私は普段はかないスカートに足を通す。癖のある髪を丁寧にとかし、小さなつぶらな瞳にマスカラを入念に塗った。
「よし!」普段よりはマシ。大丈夫。彼には私の写真送り、容姿についても話した。彼はそれでも会うと言ったんだ。大丈夫。
息が苦しくなり胸が苦しい。私を見て引かれたらと思うと怖くて仕方がない。
大きな体を丸めて膝を抱えてるその姿はとてもみっともない。姿見に見える私の姿はおめかしをした豚だ。
私はゆっくり立ち上がり、姿見の私に手を振る。いってくるね…
体に似合わない緑のミニクーパーに乗りこむ。いざ、戦いへ!
息を思いっきり吐き、重いハンドルを回し、あの名前の知らない古い喫茶店に向かう。
喫茶店の前には黒いTシャツにジーパン。派手な靴をはいた男性が立っていた。
たぶん、彼だ。
近づこうにも足がすくんで近づけない。私は喫茶店の壁に隠れながら彼の右後方から彼をチラチラ眺めた。
これじゃまるでストーカー( ・_・)な私。
「あの、もしもし。あの、恥ずかしくて…そのすぐそこに居るんですがそばに行けなくて…」私は震える手で電話を掛けた。
彼は辺りを見回し、こちらに近づいてきた。私の足はただの足と言う名の棒になり、動くことができない。
「苺ちゃん?かな?爽です(´▽`)」写メで見たより少し老けてる。かも?
「あっはい!あの、苺です…」歯がカタカタと音を立ててる。私、史上最強に震えてる…
「入ろっか?」彼は喫茶店のドアを開けて店の中へ入っていく。私は後ろから微妙な距離をあけついていく。
「いやーなんか雨降りそうだね。この後ご飯でもどうかな?なんて思ってたんだけど(´▽`)」思っていたより優しそうな人な気がした。写真のイメージは結構クールなイメージだったから。
「そうですね。降りそうですね。ご飯…もし爽さんがよかったら行きたいです」モジモジしながらもこの後すぐに帰りたくない意思表示だけはできたかな。
ん?あれ?彼がもう一人?え?え?え?
店内の一番奥の席に、メイプルシロップをたっぷりかけたパンケーキにフォークをさしている彼そっくりの人がいる。
どう見ても彼とうり二つ…私は軽くパニックになり、一度お手洗いに行くことにした。
「ごめんなさい。ちょっとお手洗いに…」
鏡の前に立ち、蛇口からでた冷たい水に手を浸す。私は緊張から幻覚を見てるのか?だって、彼が二人いるなんて…もしや、双子?
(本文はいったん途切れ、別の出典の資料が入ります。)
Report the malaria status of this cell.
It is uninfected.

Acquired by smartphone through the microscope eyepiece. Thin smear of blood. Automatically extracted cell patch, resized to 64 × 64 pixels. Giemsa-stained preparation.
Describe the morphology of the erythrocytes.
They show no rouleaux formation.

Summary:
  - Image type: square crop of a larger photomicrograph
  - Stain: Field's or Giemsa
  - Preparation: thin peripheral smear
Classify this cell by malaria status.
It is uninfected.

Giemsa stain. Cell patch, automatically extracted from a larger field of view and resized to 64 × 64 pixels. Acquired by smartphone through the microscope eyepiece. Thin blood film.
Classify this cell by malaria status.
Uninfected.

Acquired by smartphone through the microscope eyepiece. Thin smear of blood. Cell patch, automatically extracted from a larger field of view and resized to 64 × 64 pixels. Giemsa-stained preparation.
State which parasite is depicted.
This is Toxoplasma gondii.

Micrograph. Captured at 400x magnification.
落ち着け!落ち着くんだ苺!私は今テンパっている。とりあえず、爽さんにあそこの席の人のことを聞こう!
お手洗いから出て、席につくともう先ほどの彼は居なくなっていた。確かそこにいた証拠に、テーブルには食べかけのパンケーキがまだあった。
「爽さん…変なこと聞きますが…双子ですか?または兄弟にそっくりとか(--;)」
「え?面白いこと聞くな~兄貴が居るけど似てないし今東京だよ。なんで?」爽さんは不思議そうに私を眺めてる。このままじゃ変な子だと思われる(゚Д゚)
「いえ、何でもないです!すみません。」
「苺ちゃん。何か飲もうよ!なんか軽く食べる?ケーキとかもあるし。ここで少しゆっくり話そう(´▽`)」爽さんは色あせたメニューのページをめくりながら店員を呼んでいる。
「俺は…コーヒーとパンケーキ。苺ちゃんは?」うっ。パンケーキ頼むんだ…
「私はココアと苺タルトで。」無愛想なおじいさんは店長だろうか?注文を書くでもなく、繰り返すでもなく、うなずいて行ってしまった。